Extracted data entries:
-- BEGIN --
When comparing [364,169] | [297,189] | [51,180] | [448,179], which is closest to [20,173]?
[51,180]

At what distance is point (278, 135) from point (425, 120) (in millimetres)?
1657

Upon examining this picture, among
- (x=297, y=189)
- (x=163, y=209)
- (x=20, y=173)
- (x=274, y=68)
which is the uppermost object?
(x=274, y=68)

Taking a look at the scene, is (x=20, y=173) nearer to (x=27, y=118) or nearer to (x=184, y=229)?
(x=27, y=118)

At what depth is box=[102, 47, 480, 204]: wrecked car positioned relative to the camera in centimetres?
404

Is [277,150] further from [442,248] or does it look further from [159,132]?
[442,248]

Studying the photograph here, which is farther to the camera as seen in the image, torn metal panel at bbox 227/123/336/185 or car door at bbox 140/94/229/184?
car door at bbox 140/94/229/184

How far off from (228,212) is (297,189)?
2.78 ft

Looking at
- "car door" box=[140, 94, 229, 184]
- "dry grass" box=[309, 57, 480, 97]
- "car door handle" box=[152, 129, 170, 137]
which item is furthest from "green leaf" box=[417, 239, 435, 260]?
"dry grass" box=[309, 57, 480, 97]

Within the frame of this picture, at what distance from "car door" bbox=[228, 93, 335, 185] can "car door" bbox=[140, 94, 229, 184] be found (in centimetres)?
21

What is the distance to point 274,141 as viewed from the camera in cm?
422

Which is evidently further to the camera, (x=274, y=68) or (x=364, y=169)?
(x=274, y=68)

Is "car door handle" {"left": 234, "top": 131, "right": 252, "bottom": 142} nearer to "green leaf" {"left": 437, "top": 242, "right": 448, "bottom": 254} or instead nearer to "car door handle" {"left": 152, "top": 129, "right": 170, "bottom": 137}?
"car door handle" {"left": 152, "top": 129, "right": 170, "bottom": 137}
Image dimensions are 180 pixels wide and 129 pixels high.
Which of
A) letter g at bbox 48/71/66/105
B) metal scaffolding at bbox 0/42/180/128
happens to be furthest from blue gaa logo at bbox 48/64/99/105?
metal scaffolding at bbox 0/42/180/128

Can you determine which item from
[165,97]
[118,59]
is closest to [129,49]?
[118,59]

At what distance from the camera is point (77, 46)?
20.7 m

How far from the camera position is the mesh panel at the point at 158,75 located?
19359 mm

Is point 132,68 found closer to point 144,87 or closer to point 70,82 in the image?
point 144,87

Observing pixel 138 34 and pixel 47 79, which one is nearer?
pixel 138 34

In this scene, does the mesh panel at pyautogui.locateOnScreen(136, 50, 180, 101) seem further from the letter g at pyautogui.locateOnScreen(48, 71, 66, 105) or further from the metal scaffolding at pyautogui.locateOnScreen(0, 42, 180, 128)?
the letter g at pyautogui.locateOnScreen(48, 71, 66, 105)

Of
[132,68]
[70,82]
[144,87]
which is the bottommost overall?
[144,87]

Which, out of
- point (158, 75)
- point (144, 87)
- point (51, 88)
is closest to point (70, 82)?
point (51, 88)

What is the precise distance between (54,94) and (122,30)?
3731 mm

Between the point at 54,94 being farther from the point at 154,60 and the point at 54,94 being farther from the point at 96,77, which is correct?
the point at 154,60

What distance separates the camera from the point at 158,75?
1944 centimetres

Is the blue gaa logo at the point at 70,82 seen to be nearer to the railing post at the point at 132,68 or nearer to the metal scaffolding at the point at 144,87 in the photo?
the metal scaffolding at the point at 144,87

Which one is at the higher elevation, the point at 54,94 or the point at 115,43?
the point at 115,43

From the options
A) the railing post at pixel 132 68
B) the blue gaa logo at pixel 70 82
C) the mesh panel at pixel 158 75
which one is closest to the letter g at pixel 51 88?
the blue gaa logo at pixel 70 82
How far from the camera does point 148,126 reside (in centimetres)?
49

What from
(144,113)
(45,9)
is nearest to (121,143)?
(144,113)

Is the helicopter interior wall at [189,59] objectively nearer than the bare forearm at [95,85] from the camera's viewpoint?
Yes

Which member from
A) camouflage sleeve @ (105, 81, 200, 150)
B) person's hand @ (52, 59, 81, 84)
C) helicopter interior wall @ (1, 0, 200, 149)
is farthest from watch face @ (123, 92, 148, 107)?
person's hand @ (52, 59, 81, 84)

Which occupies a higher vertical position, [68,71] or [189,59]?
-- END --
Copy the entries word for word, from the line containing "From the options" down through the last line of the entries.

From the options
A) the railing post at pixel 132 68
B) the blue gaa logo at pixel 70 82
C) the mesh panel at pixel 158 75
which one is closest to the letter g at pixel 51 88?
the blue gaa logo at pixel 70 82
How far from the camera does point 148,126 reside (in centimetres)?
49

What from
(144,113)
(45,9)
is nearest to (121,143)?
(144,113)

Is the helicopter interior wall at [189,59] objectively nearer than the bare forearm at [95,85] from the camera's viewpoint?
Yes

Which member from
A) camouflage sleeve @ (105, 81, 200, 150)
B) person's hand @ (52, 59, 81, 84)
C) helicopter interior wall @ (1, 0, 200, 149)
is farthest from watch face @ (123, 92, 148, 107)?
person's hand @ (52, 59, 81, 84)

Which occupies a higher vertical position, [68,71] or [189,59]?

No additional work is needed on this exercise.